===== Excerpt provided

White House Backs ‘Incredible’ Dr. Anthony Fauci; Refuses Comment on Explosive Emails

WASHINGTON, DC - JANUARY 21: Dr Anthony Fauci, Director of the National Institute of Allergy and Infectious Diseases, speaks during a White House press briefing, conducted by White House Press Secretary Jen Psaki, at the James Brady Press Briefing Room of the White House January 21, 2021 in Washington, DC. …
Alex Wong/Getty Images

The White House declined to discuss newly revealed emails from Dr. Anthony Fauci on Thursday, defending the public health official who President Joe Biden elevated to a prominent position.

“The president and the administration feel that Dr. Fauci has played an incredible role in getting the pandemic under control, being a voice to the public throughout the course of the pandemic,” White House press secretary Jen Psaki said during the daily press briefing.

She declined to speak about some of the more controversial emails, arguing they were from the previous administration.

“It’s obviously not advantageous for me to re-litigate the substance of emails from 17 months ago,” Psaki said.

Fauci faces a number of questions about his early understanding on the effectiveness of masks, the origin and character of the coronavirus, and his guidelines for closing churches that have spread rapidly on social media.

==========

## [Exercise 1]
Copy the stretch of the Fauci article from "The White House declined" through "the previous administration." word for word.
## [Exercise 2]
Continue the article about the White House and Dr. Fauci, starting right after its last sentence.
The rows that come next are separate material and have nothing to do with the Fauci article.

===== Information given

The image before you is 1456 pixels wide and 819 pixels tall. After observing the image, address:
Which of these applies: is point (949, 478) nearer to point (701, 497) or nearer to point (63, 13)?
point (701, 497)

==========
===== Information given

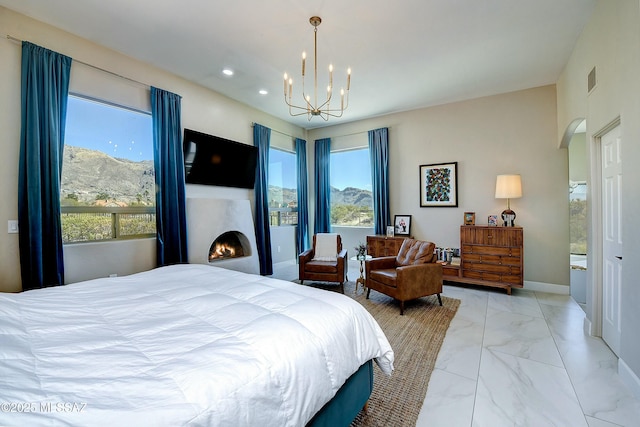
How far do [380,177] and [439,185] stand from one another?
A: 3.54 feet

==========

## [Task result 1]
The White House declined to discuss newly revealed emails from Dr. Anthony Fauci on Thursday, defending the public health official who President Joe Biden elevated to a prominent position.

“The president and the administration feel that Dr. Fauci has played an incredible role in getting the pandemic under control, being a voice to the public throughout the course of the pandemic,” White House press secretary Jen Psaki said during the daily press briefing.

She declined to speak about some of the more controversial emails, arguing they were from the previous administration.

## [Task result 2]
Psaki signaled support for Fauci, despite Republicans calling for a criminal investigation of the public health official or for him to resign.

“We’ll let him speak for himself and he’s been an undeniable asset in our country’s pandemic response,” she said.

Since Fauci’s emails were released earlier this week by Buzzfeed and the Washington Post, critics of the doctor have poured over his thinking regarding the early stages of the coronavirus pandemic.

Fauci participated in several cable news interviews to defend his emails from early 2020, arguing that they were part of his evolving understanding of the pandemic.

“So something that you know in January—you make a recommendation or a comment about it,” he said in an MSNBC interview Thursday. “But as you get more and more information, the information leads you to change. Because that is what science is, it is a self-correcting process.”